計算方法:身長(m)×身長(m)×22=標準体重
例)身長160cmの方の場合:1.6×1.6×22=56.3kg
※2 25~35 活動量や体格によって選びましょう。
25・・・日常の活動量が少ない人、標準体重よりも体重が多い人、高齢者
30・・・ふつう程度の活動量の人(立ち仕事の多い仕事など)
35・・・肉体労働が多い仕事をしている人など
② たんぱく質を抑えて腎臓の負担を減らす。
―なぜ、たんぱく質を制限するの?―
お食事からたんぱく質を摂ると体内では老廃物が作られます。その老廃物の処理をしているのが腎臓です。そのため、老廃物が作られるほど腎臓の負担になっていくのです。たんぱく質を減らすことは、腎臓の負担を減らしてあげることに繋がります。
―減らせば減らすほど良い?-
たんぱく質はとても重要な栄養素ですので、必要以上に減らしてしまうと栄養不足を招きます。そうすると、せっかく食事療法を行っても腎機能を悪化させてしまうことがあります。大切な役割のある栄養素を減らすわけですから、減らした分のエネルギーを「脂質」と「糖質」で補うことが大切です。たんぱく質以外からしっかりとエネルギーを摂ることで、腎機能の低下を防ぎ、栄養不足を防ぎます。手軽にエネルギー補給ができる「治療用特殊食品」を利用するのも良いでしょう。
③ 塩分制限
―高血圧予防のためだけではない?腎臓病の塩分制限―
「高血圧」と「塩分の摂り過ぎ」についてはよく知られています。では、腎臓病の場合はどうでしょうか。

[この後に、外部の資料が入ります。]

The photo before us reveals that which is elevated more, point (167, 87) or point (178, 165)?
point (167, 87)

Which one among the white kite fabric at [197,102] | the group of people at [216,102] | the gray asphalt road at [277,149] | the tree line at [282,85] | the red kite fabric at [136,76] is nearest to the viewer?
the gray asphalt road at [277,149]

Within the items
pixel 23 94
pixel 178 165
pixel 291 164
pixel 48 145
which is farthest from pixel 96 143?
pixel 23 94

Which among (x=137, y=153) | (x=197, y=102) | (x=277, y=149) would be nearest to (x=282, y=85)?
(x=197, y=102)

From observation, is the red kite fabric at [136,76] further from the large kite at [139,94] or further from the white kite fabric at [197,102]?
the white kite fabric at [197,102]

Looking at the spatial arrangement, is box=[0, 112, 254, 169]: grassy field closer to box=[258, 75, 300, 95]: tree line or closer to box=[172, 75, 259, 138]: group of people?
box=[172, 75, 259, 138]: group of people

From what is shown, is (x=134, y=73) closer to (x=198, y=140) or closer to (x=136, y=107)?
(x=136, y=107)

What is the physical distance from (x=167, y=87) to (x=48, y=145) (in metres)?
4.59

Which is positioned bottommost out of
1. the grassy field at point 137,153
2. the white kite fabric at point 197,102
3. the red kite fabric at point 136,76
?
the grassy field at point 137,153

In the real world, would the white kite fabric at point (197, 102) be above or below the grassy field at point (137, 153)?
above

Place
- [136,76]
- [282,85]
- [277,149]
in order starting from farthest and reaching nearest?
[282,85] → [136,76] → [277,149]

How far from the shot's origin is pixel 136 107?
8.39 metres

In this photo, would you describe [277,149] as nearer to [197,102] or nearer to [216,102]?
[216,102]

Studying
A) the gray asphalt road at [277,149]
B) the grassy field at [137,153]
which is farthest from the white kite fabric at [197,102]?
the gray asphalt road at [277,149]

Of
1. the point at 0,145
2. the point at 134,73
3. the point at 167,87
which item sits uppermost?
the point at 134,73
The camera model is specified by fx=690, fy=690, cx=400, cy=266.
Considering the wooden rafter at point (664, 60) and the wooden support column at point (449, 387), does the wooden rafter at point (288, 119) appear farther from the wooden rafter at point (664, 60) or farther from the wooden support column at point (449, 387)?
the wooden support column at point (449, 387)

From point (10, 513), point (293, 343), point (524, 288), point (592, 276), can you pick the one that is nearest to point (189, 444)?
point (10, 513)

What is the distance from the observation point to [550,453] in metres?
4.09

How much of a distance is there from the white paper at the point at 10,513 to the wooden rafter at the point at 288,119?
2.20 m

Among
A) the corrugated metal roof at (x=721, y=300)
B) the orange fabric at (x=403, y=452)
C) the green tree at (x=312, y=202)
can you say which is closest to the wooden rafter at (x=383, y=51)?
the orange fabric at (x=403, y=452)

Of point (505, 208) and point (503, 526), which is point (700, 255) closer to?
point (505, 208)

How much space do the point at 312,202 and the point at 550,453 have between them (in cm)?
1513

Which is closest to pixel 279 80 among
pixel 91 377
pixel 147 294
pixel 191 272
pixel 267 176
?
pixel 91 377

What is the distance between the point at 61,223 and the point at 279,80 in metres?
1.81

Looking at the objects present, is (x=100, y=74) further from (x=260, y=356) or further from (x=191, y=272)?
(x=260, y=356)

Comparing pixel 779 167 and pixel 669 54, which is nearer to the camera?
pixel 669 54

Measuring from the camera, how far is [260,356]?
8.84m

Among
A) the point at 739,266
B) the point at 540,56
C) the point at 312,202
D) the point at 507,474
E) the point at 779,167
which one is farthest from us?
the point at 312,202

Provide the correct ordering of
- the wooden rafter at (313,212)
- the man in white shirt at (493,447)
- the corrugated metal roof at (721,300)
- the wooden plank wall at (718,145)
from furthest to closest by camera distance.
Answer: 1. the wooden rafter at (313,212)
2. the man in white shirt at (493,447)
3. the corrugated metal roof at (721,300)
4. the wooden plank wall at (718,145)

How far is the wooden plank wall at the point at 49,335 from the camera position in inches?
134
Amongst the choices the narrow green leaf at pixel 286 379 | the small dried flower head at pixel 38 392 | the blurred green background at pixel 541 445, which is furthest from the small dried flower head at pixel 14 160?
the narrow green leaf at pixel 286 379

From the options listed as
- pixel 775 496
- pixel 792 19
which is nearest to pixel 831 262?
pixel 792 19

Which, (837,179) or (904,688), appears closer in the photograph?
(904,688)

通常、食事から摂った余分な塩分は、尿と一緒に身体の外へ出て行きます。その働きをしているのが腎臓ですので、腎機能が低下すると、余分な塩分と尿の排泄がうまくできなくなり、身体の血液量が増え身体に溜まります。そうすると、本来排泄されるはずのものが溜まっていきますので体は浮腫み(体液量が増え)、高血圧を引き起こします。さらに進行すると心臓の負担になったり呼吸が苦しくなったりと、様々な症状が出てきます。腎臓病での塩分制限は、身体の水分(体液)を調整するために大切です。
―少なすぎてもダメ!塩分制限―
塩分制限の目標は、1日3g以上6g未満です。
味噌汁を1日1回に減らしたり、麺類の汁を残すなど日常生活ですぐに始められる「できること」から始めましょう。継続する事が大切です。
④ カリウム制限
1番初めの項目に記載してありますが、カリウムはステージ3bの方で2000mg以下、ステージ4以降では1500㎎以下に制限をします。
―たんぱく質制限を守りましょうー
たんぱく質源となる食品にはカリウムが多く含まれています。その為、きちんとたんぱく質制限が出来ていれば同時にカリウムを減らすことができるのです。
―野菜は1日300g―
たんぱく質制限をきっちり行っていても、野菜や果物を食べ過ぎるとカリウムは身体に溜まっていきます。緑黄色野菜100g 淡色野菜200gを目安にしましょう。調理の際に、切った野菜を水にさらしたり茹でこぼすことでカリウムを減らすことが出来ます。
―食材のカリウム量を知りましょう―
この表に載っている食材はごく一部です。ご自分がよく食べる食材のカリウム量はどのくらい含まれているでしょうか?是非、調べてみましょう。
100g当たりのカリウム量(mg)
じゃがいも 410mg |
トマト 210mg |
ぶなしめじ380mg |
メロン 340mg |
さつまいも 380mg |
トマトジュース260mg |
しいたけ 280mg |
バナナ 360mg |
かぼちゃ 450mg |
モロヘイヤ 530mg |
えのきだけ340mg |
もも 180mg |
とうもろこし290mg |
アボカド 720mg |
まいたけ 230mg |
柿 170mg |
おから 350mg |
水菜 480mg |
キウイ 290mg |
オレンジ 180mg |
落花生 290mg |
ほうれん草 690mg |
スイカ 120mg |
コーヒー 65mg |
枝豆(茹) 490mg |
ブロッコリー(茹)180mg |
プルーン 220mg |
紅茶 8mg |
※コーヒー、紅茶は滲出液100gの含有量です。